Выбрать главу

«Пролетарии всех стран, соединяйтесь!» «Больше удобрений для сельского хозяйства!» «Требуйте скорейшего заключения Германского мирного договора!»

«Боритесь за полное окончание „холодной войны“ и ослабление международной напряженности!»

В этот момент на трибуну Мавзолея поднялся главнокомандующий противовоздушной обороной страны маршал Бирюзов. Многие обратили тогда внимание — маршал был не в парадной, а полевой форме. Он подошел сзади к Хрущеву и стал шептать на ухо:

— Самолет сбит. Летчик взят в плен и сейчас допрашивается. Мы разместили наши средства ПВО в шахматном порядке так, чтобы У-2 проходил от одной установки к другой. Когда он попал в радиус действия одной из них, были выпущены две ракеты. Самолет был сбит первой. Вторая была выпущена для страховки, чтобы быть уверенными, что нарушитель не уйдет.

Хрущев сдернул с головы свою серую шляпу и, широко улыбаясь, стал ею размахивать. Потом пожал маршалу руку и поблагодарил за прекрасную новость.

Юлия Хрущева вспоминает:

— Зная, как отец был раздражен, я все время наблюдала за ним. С трибуны наискось мне были видны только часть лица и шляпа. Неожиданно его лицо закрыла военная фуражка — я думала, что это маршал Малиновский ему что-то докладывает. Но, хотя микрофон был включен, не было слышно, что он говорит. Зато вся площадь услышала торжествующий возглас отца: «Молодцы!!!»

После парада вся большая семья Хрущевых поехала на дачу обедать. Его зять Н. П. Шмелев потом рассказывал, что Хрущев был сильно возбужден.

— Он был какой-то взвинченный. Уселся за праздничный стол и все повторял: «Утром сбили американский самолет под Свердловском. Вот и хорошо — теперь уж Эйзенхауэр точно не приедет».

А президент США Дуайт Эйзенхауэр в это время крепко спал в своей загородной резиденции.

Накануне он отдыхал и полностью отключился от текущих дел. После обеда немного вздремнул. Потом пошел ловить рыбу в одном из горных ручьев. Рыбалка оказалась на редкость удачной: президент поймал тридцать форелей!

Пребывая по этому поводу в прекрасном расположении духа, поужинал вечером в семейном кругу и потом допоздна смотрел новый американский фильм «Апрельские дождики».

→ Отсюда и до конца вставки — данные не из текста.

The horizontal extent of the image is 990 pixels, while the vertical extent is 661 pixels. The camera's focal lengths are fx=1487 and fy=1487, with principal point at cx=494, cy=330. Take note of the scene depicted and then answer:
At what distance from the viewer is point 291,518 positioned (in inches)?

Проснувшись, пошел бродить один по горным тропинкам, потом сыграл несколько лунок в гольф. Когда же приступил к своему любимому занятию — стрельбе по тарелочкам, — к нему подошел адъютант и передал трубку переносного телефона. Звонил его помощник генерал Эндрю Гудпастер, который коротко доложил:

— Один из разведывательных самолетов, совершавших запланированный полет, просрочил все сроки с возвращением и, очевидно, пропал.

Эйзенхауэр внимательно посмотрел на адъютанта своими большими, несколько навыкате, глазами и сказал:

— Если этот самолет разбился в России, нужно ждать бури.

… В Москве Пауэрса сразу же отвезли на Лубянку. Была ночь, облицованное серым гранитом мощное здание КГБ мрачно возвышалось над окружающими домами. Там Пауэрса переодели в обычный костюм и сразу же повели на допрос. Он сидел в торце длинного стола, вдоль которого, судя по погонам, разместились высокие чины из КГБ и ГРУ.

— Фамилия? Национальность? Звание? С каким заданием были направлены в Советский Союз? — Вопросы сыпались один за другим.

Пауэрс не стал запираться. Если русские спросят его о том, что они уже сами наверняка знают, например маршрут полета, он будет говорить правду, а там видно будет. Пока же он решил прикинуться простым летчиком, которого наняли совершить этот полет. Он ничего не знает потому, что в его обязанности входило только нажимать кнопки.

Но на этой версии он долго не продержался. А все из-за пустяка. В самый разгар допроса, когда, как ему казалось, он убедительно рассказал, что и знать не знает, какая аппаратура была установлена на борту самолета, кто-то, покопавшись в его снаряжении, разложенном тут же на столе, вытащил булавку со смертельным ядом. Пауэрс не на шутку испугался. Только не хватало, чтобы к шпионажу было добавлено обвинение в убийстве! Он тут же взволнованно предупредил, чтобы с булавкой обращались осторожно. Предостережение было сделано вовремя, но раскрыло самого Пауэрса.

После трех часов допроса Пауэрса отвели в камеру. Стальная дверь захлопнулась. На потолке тускло светила лампочка без абажура. В ушах у него еще звучали вопросы. Все они были ему понятны. Кроме одного:

— Почему полет проводился в сроки, столь близкие к началу встречи на высшем уровне? Было ли это преднамеренной попыткой сорвать саммит?